Cross-level alignment
When two levels share the same span (e.g. bytes & characters) Keemena derives a CrossMap:
cm = alignment_byte_to_word(byte_corp, word_corp)
dst_word_idx = cm.alignment[src_byte_idx] # O(1) lookupbuild_ensure_alignments! automatically adds three canonical maps to every bundle:
(:byte , :character)
(:byte , :word)
(:character , :word)Practical snippets
Extract raw text for the 42-nd word
wc = bundle.levels[:word].corpus
span = wc.word_offsets[42] : wc.word_offsets[43] - 1
raw = String(codeunits(bundle.extras.raw_text)[span])Sentence lengths (words per sentence)
wc = bundle.levels[:word].corpus
snt = wc.sentence_offsets # requires record_sentence_offsets=true
lengths = diff(snt) # Vector{Int}Shuffle paragraph spans
pc = bundle.levels[:paragraph].corpus
spans = [pc.paragraph_offsets[i] : pc.paragraph_offsets[i+1] - 1
for i in 1:length(pc.paragraph_offsets)-1]
shuffle!(spans)Add a custom level (advanced workflow)
# build monotone offset vector (leading 1, trailing n+1)
my_offs = [1, 8, 15, 22, n_tokens + 1]
# clone an existing corpus and attach new offsets
corpus = deepcopy(bundle.levels[:word].corpus)

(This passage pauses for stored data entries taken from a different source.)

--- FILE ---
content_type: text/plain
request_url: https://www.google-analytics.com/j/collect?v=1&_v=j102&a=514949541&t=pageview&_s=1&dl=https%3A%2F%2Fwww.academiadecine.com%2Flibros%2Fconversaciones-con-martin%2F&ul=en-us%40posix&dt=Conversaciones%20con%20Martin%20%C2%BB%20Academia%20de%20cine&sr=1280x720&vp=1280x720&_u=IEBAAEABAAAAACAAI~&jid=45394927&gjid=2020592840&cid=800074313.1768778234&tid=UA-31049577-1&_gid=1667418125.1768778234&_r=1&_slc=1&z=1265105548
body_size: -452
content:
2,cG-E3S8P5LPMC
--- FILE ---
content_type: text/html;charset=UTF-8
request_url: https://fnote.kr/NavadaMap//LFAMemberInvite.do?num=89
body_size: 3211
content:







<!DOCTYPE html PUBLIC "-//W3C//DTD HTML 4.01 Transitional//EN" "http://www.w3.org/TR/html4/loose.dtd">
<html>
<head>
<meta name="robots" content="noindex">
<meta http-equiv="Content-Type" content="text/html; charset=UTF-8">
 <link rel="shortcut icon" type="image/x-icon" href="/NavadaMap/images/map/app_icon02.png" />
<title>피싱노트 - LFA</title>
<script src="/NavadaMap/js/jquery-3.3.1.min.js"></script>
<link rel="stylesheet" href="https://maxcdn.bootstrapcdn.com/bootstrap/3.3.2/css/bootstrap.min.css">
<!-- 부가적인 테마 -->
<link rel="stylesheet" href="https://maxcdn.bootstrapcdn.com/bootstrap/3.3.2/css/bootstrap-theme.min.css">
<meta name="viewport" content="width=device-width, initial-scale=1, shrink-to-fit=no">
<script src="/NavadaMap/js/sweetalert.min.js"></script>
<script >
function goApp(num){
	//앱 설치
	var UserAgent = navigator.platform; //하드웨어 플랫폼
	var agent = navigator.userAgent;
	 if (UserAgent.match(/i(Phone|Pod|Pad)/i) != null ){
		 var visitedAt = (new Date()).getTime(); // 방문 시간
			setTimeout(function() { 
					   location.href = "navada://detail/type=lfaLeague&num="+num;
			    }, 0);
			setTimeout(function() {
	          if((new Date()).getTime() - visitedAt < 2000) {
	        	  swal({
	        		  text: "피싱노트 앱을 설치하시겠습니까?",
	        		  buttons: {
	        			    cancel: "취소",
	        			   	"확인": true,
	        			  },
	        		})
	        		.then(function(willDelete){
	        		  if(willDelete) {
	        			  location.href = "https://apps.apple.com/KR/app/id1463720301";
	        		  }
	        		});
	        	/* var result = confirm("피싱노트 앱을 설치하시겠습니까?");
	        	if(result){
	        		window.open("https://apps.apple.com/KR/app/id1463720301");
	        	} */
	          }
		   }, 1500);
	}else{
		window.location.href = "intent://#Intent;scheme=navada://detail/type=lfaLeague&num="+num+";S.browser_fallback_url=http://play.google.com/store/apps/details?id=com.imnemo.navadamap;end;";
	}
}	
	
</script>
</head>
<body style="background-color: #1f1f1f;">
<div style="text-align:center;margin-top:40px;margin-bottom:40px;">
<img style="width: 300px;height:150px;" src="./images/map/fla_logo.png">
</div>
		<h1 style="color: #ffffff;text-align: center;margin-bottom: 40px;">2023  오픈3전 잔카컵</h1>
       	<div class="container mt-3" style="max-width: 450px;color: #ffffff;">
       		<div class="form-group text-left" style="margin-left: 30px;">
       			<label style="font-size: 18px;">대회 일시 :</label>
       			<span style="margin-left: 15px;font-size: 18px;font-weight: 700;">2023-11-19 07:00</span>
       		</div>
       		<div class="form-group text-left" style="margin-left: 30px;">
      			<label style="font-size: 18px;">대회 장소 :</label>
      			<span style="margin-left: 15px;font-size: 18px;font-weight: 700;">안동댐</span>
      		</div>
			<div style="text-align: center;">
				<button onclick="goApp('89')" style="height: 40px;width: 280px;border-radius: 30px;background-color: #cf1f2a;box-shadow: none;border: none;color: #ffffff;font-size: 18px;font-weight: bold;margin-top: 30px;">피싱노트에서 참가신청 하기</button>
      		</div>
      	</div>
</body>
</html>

setfield!(corpus, :my_offsets, my_offs)
# wrap & insert; add_level! validates and registers lookup entry
my_lvl = LevelBundle(corpus,
bundle.levels[:word].vocabulary)
add_level!(bundle, :my_level, my_lvl)Troubleshooting
| Symptom | Likely cause | Fix |
|---|---|---|
| 'offsets define k segments but corpus has n tokens' | duplicate or missing trailing sentinel | regenerate offsets or let streaming merge rebuild them |
| 'Offsets must be strictly increasing' | offsets edited out of order | sort or recreate |
| Alignment length mismatch | corpora built from different cleaned text | re-process both levels in the same pipeline |
Following these rules keeps all built-in helpers—slicing utilities, streaming merge, alignment builders—working seamlessly and lets your custom levels interoperate with the rest of KeemenaPreprocessing.